Here's how it works in practice:
- The client generates a unique idempotency token for each request.
- The client sends the token along with the request.
- The server checks if the token has been used before.
- If the token is new, the server processes the request.
- If the token is already in use, the server returns the cached result.
This approach ensures that the same request doesn't get processed multiple times, which is critical for maintaining consistency in AI systems. It also allows the client to retry requests without worrying about duplicate results.
// Example: Using idempotency tokens in an AI endpoint
const idempotencyToken = 'abc123';
const response = await fetch('https://api.example.com/generate', {
method: 'POST',
headers: {
'Content-Type': 'application/json',
'X-Idempotency-Token': idempotencyToken
},
body: JSON.stringify({ prompt: 'Hello' }),
});This pattern is especially useful for operations that can take a long time to complete, like generating a long text response. It ensures that the client can safely retry the request without causing the server to process the same request multiple times.

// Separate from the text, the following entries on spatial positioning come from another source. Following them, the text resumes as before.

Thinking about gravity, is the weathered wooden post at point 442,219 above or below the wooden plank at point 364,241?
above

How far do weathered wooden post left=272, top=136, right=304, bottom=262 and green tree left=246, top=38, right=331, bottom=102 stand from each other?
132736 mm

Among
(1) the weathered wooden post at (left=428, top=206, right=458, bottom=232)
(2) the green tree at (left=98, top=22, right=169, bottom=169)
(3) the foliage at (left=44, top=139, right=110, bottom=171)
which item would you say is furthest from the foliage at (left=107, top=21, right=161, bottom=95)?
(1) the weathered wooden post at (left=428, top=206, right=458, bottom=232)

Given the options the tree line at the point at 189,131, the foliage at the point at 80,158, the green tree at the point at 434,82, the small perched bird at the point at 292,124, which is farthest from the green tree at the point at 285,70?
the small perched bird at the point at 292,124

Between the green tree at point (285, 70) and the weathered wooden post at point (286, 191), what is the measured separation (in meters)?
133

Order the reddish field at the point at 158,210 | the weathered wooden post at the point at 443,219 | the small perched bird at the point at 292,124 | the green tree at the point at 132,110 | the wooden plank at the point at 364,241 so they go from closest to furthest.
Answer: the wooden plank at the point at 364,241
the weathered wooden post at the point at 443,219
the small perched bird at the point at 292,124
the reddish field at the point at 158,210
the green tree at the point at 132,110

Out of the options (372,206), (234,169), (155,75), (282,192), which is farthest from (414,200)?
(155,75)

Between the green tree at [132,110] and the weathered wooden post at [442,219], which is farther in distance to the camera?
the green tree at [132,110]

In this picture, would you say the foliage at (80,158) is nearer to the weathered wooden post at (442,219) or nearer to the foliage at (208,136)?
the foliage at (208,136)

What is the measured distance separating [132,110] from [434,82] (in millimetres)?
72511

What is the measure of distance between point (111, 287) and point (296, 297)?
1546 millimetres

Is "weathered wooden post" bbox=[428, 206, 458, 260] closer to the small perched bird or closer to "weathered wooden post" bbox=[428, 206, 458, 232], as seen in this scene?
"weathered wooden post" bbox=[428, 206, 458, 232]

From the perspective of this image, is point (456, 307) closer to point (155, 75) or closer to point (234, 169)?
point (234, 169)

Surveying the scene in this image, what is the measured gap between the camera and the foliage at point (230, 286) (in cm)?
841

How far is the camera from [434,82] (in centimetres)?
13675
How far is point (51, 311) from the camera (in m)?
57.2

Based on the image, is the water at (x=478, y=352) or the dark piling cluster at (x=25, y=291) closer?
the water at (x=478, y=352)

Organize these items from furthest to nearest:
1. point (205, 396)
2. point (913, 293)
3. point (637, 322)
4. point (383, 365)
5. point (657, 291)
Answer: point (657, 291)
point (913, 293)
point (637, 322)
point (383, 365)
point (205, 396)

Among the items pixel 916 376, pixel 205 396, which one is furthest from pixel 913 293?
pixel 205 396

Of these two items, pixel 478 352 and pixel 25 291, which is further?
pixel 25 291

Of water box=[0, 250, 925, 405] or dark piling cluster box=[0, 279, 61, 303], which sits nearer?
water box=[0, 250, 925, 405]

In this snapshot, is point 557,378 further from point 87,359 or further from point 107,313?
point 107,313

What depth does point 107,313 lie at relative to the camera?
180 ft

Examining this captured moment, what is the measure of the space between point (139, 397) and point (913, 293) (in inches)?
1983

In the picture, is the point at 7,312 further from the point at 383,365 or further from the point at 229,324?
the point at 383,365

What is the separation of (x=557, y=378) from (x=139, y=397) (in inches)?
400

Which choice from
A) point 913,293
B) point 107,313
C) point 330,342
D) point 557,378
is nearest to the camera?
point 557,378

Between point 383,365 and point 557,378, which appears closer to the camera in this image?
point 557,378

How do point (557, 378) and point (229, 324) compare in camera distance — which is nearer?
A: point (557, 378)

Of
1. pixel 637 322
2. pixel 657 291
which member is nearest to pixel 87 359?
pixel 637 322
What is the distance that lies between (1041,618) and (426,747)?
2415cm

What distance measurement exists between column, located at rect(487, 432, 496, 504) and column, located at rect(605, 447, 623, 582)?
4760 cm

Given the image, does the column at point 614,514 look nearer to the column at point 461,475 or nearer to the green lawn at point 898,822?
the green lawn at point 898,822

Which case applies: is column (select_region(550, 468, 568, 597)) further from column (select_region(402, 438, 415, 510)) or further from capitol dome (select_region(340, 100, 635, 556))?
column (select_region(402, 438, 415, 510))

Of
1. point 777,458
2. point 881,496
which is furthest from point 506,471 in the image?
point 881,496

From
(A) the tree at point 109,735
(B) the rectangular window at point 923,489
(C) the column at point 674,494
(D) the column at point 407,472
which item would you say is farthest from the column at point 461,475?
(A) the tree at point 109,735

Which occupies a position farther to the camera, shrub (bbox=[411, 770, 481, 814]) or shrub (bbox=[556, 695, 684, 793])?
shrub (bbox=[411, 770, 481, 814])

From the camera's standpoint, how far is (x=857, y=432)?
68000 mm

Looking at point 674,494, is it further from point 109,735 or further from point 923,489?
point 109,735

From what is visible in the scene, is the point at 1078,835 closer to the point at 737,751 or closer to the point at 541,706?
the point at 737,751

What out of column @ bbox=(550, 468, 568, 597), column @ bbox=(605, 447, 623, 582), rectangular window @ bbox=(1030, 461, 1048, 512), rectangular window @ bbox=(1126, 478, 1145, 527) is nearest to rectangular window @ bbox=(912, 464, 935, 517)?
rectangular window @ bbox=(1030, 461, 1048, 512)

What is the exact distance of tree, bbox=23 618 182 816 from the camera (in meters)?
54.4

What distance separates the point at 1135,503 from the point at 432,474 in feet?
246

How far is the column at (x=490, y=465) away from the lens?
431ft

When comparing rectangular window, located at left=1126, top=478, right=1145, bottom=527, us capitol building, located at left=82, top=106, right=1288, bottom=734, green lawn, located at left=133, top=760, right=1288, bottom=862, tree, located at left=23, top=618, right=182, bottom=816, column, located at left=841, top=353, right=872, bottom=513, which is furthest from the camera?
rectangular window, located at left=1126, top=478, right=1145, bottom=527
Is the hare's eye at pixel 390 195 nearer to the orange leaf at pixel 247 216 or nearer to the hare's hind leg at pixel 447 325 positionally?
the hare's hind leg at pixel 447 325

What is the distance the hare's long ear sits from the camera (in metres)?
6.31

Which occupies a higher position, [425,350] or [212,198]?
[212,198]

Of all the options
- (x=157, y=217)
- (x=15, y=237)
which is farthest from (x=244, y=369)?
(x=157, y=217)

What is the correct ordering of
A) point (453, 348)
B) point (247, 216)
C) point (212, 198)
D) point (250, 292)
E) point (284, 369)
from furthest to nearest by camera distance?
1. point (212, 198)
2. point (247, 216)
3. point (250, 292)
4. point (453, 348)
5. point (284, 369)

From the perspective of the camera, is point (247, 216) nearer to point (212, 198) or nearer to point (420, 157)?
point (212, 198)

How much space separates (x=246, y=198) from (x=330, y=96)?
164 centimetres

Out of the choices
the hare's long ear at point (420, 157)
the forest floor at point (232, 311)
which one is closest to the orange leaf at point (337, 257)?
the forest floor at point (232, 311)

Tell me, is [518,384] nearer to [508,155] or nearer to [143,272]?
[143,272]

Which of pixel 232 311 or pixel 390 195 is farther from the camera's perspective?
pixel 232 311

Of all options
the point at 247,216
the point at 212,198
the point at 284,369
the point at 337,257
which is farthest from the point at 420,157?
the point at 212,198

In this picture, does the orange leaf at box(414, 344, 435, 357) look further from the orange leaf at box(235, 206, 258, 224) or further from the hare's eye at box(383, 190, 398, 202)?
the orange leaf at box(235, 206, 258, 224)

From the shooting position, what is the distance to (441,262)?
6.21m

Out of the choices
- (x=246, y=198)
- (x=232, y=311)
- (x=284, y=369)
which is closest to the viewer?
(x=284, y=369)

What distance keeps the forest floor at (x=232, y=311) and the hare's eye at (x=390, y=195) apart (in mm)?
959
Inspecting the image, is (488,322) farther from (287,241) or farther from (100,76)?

Practical Tradeoffs in Production
In practice, these patterns require careful tradeoffs. For example, setting a timeout that's too short can cause legitimate requests to fail. Setting it too long can allow the system to hang indefinitely. The same applies to retry policies and idempotency tokens.
One common mistake is to treat AI endpoints like traditional APIs. For example, using the same timeout and retry policies as a database query. This doesn't work because AI models have different latency characteristics. You need to adjust your timeouts and retries based on the model's behavior.
Another common mistake is to skip idempotency tokens for certain operations. This can lead to duplicate results or corrupted state, especially when dealing with streaming responses. It's important to use idempotency tokens for all operations that can take a long time to complete.
Conclusion
Designing stable AI endpoints requires a combination of timeouts, retries, and idempotency patterns. These patterns aren't just best practices—they're survival tactics for maintaining reliability in AI systems. By treating AI model calls like any other API, you can build a system that's resilient to failures and maintains consistency under pressure.
The key takeaway is to always define timeouts and retries at the API layer, not the model layer. And never skip idempotency tokens for operations that can take a long time to complete. These patterns will help you build a system that's both reliable and maintainable.